Wilmington ran to me as I got out of the car. Her eyes went wide when she saw my arm, but she didn’t pause to ask questions. “Victor wants you in C&C.”

“No. Wait,” I said. “What about Rory? What happened to Rory?”

“He’s gone.”


Gone
, gone? Or just gone? Gone where?” You can’t kill a ghost, of course, but you can send him on to nothingness or somethingness with a blessed blade against his will.

I worried Rory had been sent Elsewhere
.
He might end up on that big farm in the sky where all the dead dogs go and everything’s strawberry shortcakes and Kool-Aid. I worried more that the old misty wistful had just faded to black, end of movie, without a hero’s reward.

Wil put a hand on my shoulder. “We don’t know for sure exactly where, but Victor didn’t send him on. He’s still on the planet. The magic folk say he’s north of the Arctic circle, far as he can get from people and sacred ground. Chumele broke the binding spell, but not before Rory was pretty far gone.”

“When will he be back?”

Wil shrugged. “Technically speaking, he’s kind of immortal, Iowa. He’ll be back in his own time. We might be considerably older by the time he’s up to serving in the Choir again.”

Lynda opened her car door but was struggling to get out. “Unlikely you’ll get much older, kids.”

“Just a minute, lady!” Wilmington kept her eyes on me. “We’re trying to figure out how Rory got caught in a binding spell. They’d have to get close and they’d have to catch Rory within our walls. He was caught in a binding circle in the middle of the courtyard.”

“A traitor in your midst,” Lynda said.

Wil glanced at Lynda as she slowly pulled herself from the Camry.
 

“This is Lynda. She’s with me. Castille’s burned up. I had an demon encounter.”

“Take us to Victor,” Lynda said. “That way you only have to tell the story once.” Lynda moved with great difficulty and it occurred to me I’d rarely seen her walk farther than the space between her desk and the office coffeemaker.
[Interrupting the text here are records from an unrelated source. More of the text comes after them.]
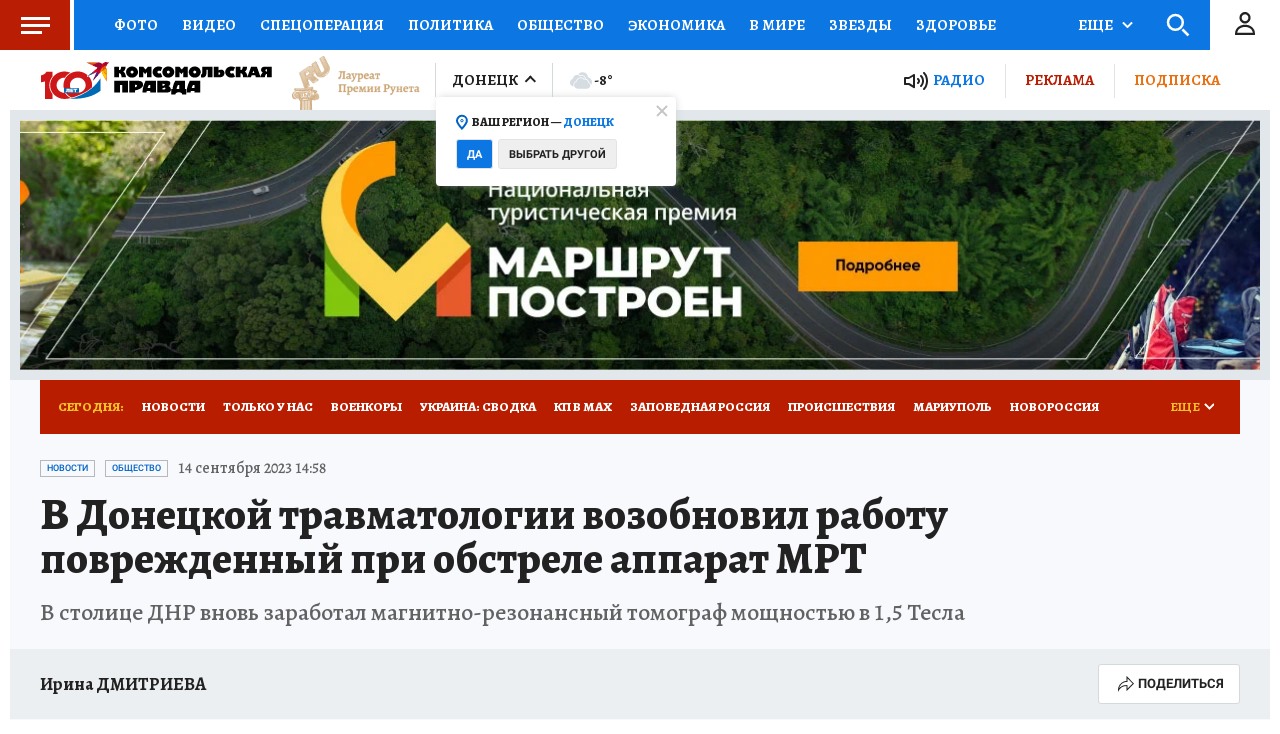

--- FILE ---
content_type: text/html
request_url: https://tns-counter.ru/nc01a**R%3Eundefined*kp_ru/ru/UTF-8/tmsec=kp_ru/548228343***
body_size: -73
content:
AD636E18697243F2X1769096178:AD636E18697243F2X1769096178

--- FILE ---
content_type: text/html; charset=UTF-8
request_url: https://tech.punchmedia.ru/sync/?pn=_pm_&pu=cok63e3hxpdqksmwofpjbk0zxrqg2okp4se&pt=30
body_size: 427
content:
{"pmg":{"pu":"sybZLGgNP9sq"},"_pm_":{"pu":"cok63e3hxpdqksmwofpjbk0zxrqg2okp4se"}}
Wilmington pulled a cell phone from inside her tunic and called for a medic to meet us at Command and Control.

At that same moment, the Keep’s alarms sounded. The Choir tries to keep a low profile and we really didn’t want to wake up all of Brooklyn. However, the klaxons echoed off the walls of the Keep while section maestros bellowed orders.

The ranks of the Choir Invisible poured into the courtyards, armored up, sharp and ready. The archery section ran along the walls, sticking close to the edges of the courtyard. Their strategy would be different this time. They could fire arrows at long range, but they were ready for close combat this time, too.
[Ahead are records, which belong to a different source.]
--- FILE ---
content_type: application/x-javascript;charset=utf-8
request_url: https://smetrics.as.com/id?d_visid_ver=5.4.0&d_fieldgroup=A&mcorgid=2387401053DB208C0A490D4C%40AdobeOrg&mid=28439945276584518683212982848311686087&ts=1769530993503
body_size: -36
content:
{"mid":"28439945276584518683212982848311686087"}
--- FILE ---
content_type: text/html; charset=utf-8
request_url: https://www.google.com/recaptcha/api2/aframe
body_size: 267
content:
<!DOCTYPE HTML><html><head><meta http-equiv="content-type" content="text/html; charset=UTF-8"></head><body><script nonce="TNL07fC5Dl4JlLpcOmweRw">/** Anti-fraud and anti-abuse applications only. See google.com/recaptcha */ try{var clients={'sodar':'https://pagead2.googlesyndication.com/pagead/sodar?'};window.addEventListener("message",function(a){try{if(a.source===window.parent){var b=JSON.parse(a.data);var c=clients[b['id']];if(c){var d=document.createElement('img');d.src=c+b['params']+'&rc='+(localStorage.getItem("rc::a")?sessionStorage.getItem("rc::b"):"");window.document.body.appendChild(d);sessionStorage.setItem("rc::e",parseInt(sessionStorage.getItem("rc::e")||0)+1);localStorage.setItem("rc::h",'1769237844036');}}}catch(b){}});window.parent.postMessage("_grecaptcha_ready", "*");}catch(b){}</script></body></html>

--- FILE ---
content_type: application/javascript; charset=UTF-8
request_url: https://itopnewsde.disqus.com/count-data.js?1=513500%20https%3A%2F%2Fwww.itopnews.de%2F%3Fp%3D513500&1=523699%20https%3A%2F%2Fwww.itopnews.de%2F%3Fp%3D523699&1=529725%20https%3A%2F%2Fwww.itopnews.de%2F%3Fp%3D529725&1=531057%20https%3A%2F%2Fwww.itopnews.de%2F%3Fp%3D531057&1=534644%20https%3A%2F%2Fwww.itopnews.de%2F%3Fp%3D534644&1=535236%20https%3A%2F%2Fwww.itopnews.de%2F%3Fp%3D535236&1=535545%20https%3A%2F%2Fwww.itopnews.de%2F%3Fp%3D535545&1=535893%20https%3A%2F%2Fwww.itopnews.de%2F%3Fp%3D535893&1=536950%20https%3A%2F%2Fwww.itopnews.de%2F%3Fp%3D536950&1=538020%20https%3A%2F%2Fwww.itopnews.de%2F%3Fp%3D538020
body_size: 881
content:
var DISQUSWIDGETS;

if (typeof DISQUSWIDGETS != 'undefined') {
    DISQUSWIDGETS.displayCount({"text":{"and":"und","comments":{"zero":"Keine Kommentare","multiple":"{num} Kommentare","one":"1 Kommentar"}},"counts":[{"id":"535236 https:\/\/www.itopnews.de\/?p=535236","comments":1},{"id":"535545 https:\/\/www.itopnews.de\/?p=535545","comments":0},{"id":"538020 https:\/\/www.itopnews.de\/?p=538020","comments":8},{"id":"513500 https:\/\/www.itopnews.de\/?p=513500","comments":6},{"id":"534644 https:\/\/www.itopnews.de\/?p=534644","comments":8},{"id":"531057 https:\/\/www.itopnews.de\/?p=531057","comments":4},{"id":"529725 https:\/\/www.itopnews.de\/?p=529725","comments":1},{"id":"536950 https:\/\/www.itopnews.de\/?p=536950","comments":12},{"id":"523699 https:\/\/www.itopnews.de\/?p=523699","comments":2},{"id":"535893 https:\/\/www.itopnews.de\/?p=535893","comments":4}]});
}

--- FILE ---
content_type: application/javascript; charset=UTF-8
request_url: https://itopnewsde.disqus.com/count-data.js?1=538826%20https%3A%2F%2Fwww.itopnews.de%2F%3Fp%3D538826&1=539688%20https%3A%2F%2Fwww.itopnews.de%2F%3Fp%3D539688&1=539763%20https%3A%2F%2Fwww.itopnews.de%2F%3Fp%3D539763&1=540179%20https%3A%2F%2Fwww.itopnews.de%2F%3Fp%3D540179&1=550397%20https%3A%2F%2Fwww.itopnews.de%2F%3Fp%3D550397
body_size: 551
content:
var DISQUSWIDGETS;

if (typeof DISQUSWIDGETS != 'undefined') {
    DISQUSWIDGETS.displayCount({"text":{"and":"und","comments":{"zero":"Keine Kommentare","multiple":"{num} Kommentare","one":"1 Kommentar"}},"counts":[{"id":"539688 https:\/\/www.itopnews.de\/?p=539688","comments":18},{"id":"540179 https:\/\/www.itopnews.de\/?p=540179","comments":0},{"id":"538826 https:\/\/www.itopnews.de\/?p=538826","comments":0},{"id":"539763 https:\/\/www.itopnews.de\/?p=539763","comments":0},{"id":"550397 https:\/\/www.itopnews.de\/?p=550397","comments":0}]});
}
The sword singers and pikemen formed ranks behind shields. We hadn’t had enough shields to go around last time, but we had more now. Many shields had been sourced from museum collections around the world, buffed up and blessed by clergy. We’d even sharpened the antiques’ edges for jabbing into demon throats.

We had two more gatling guns in the East and West towers, too. Gunners could stand back to back to rain death on demons. After what happened during the destruction of our library, Victor said we needed to cover more fields of fire. The old man then added that we would run out of sacred ammunition faster.

I’d asked Victor then what we’d do if we were overrun. I thought the backup plan would be more mainstream law enforcement and military.

“They’ll be occupied trying to evacuate the city as quickly and as safely as possible,” the head conductor said.

“Then what do we do? Pray at the bad guys?”

Victor had gazed at me for a long moment. “To my great regret, we’d have to unleash the nuclear option.”